====== TASK INPUTS ======
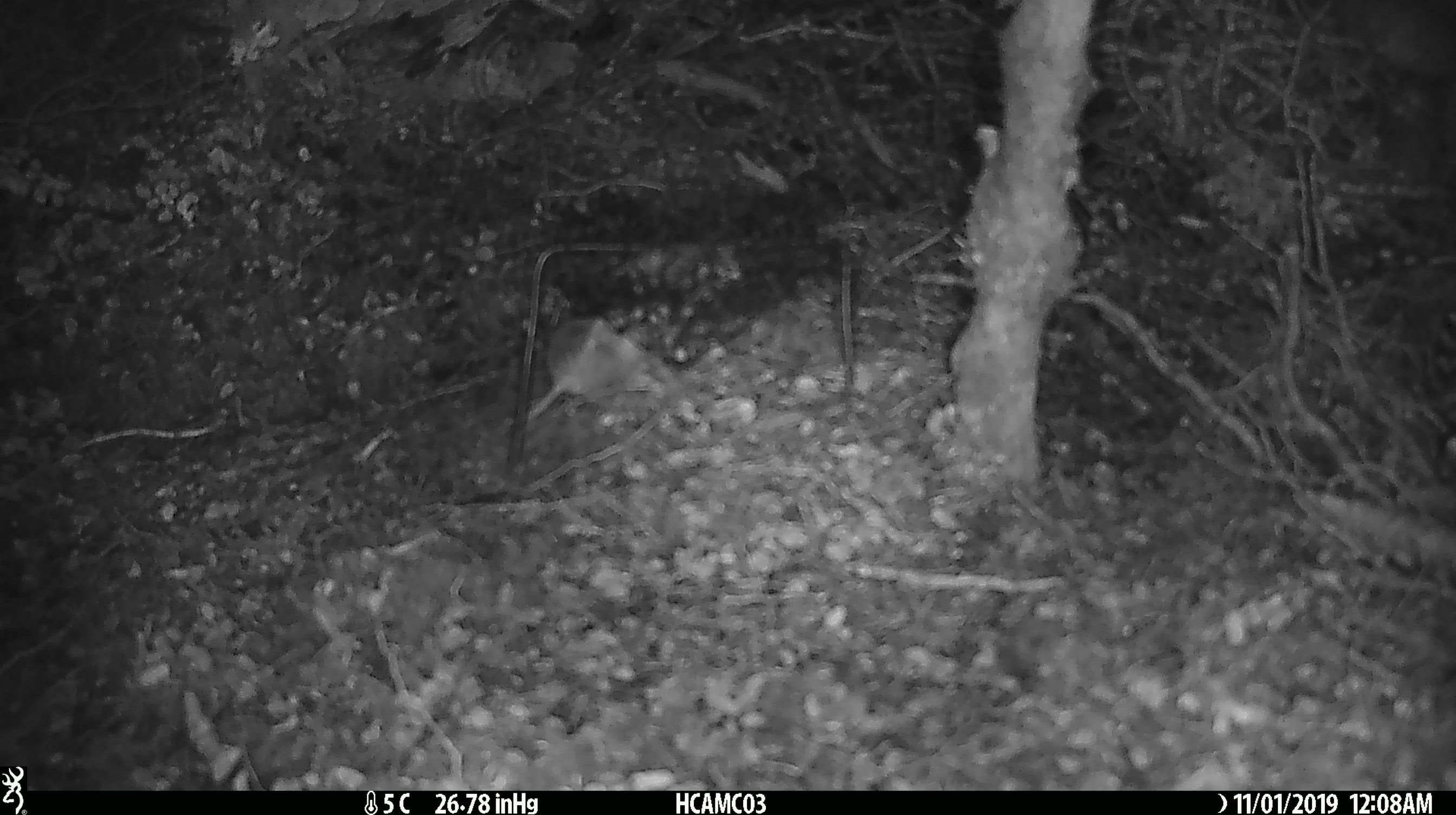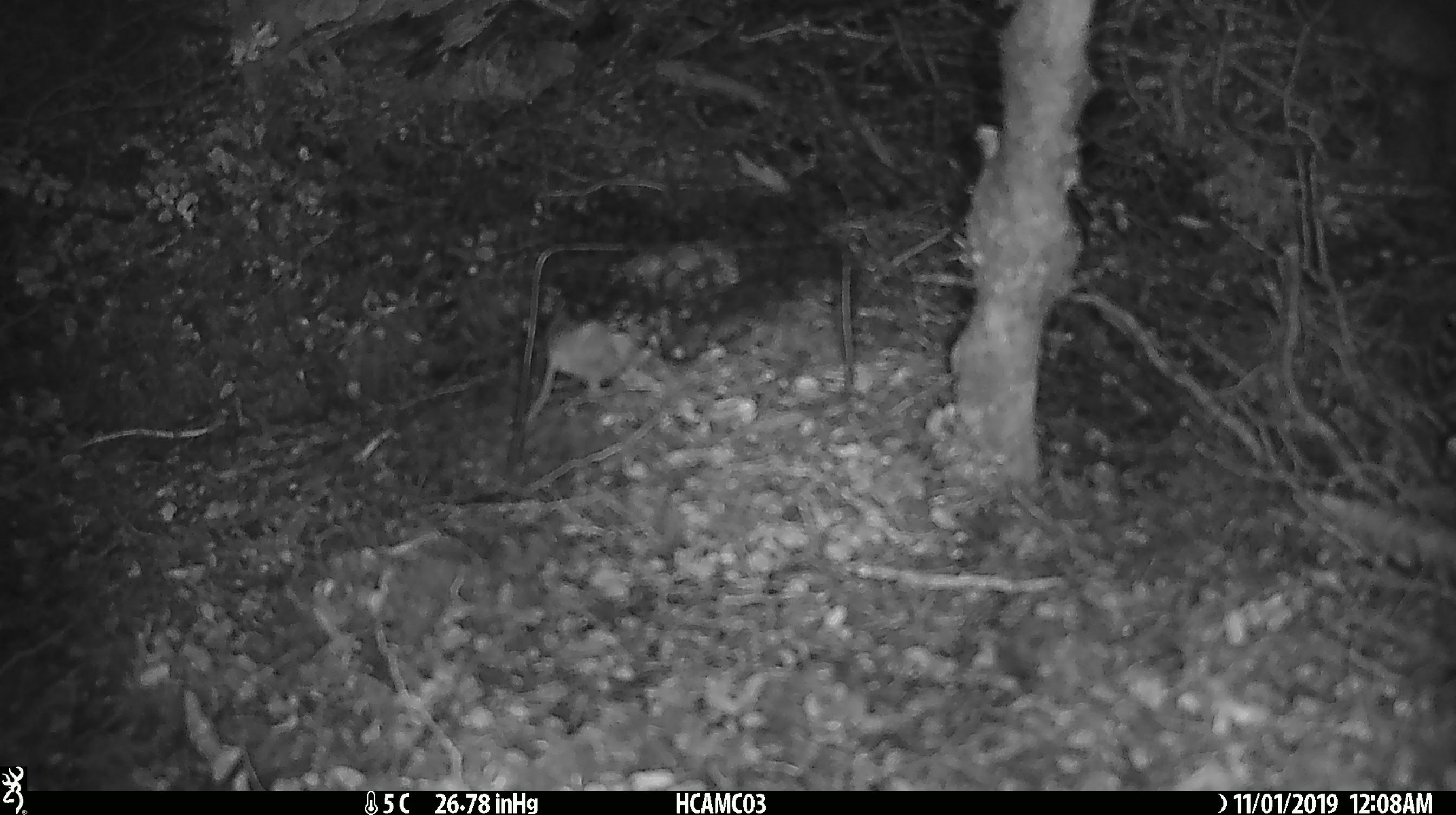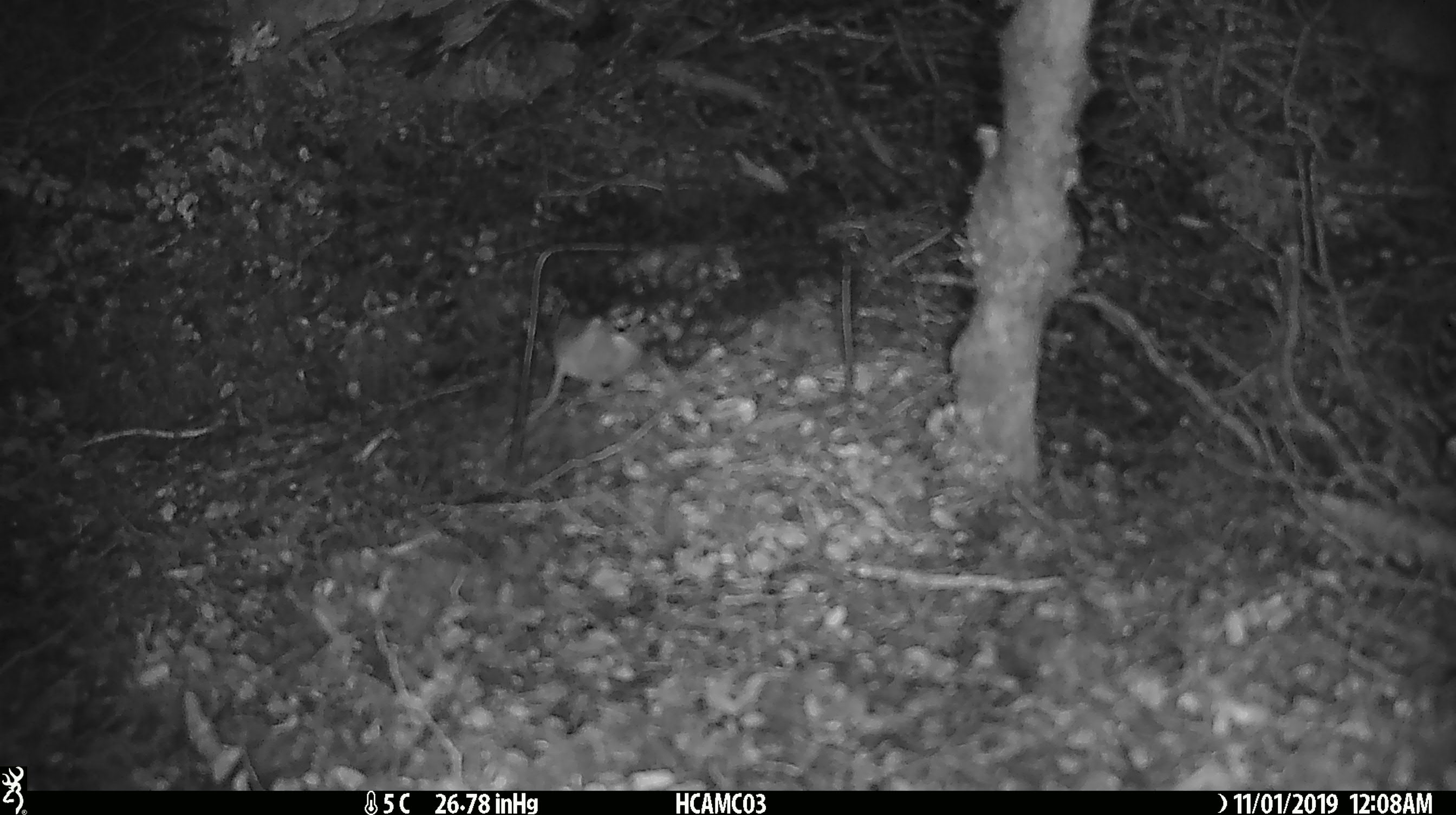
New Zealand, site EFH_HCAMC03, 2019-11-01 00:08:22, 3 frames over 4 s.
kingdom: Animalia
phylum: Chordata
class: Mammalia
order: Rodentia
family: Muridae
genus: Mus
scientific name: Mus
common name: mouse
Mouse (Mus).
======
### ACTIVITY
Repeat each entry above exactly, passing over any images.

### EXPECTED OUTPUT
New Zealand, site EFH_HCAMC03, 2019-11-01 00:08:22, 3 frames over 4 s.
kingdom: Animalia
phylum: Chordata
class: Mammalia
order: Rodentia
family: Muridae
genus: Mus
scientific name: Mus
common name: mouse
Mouse (Mus).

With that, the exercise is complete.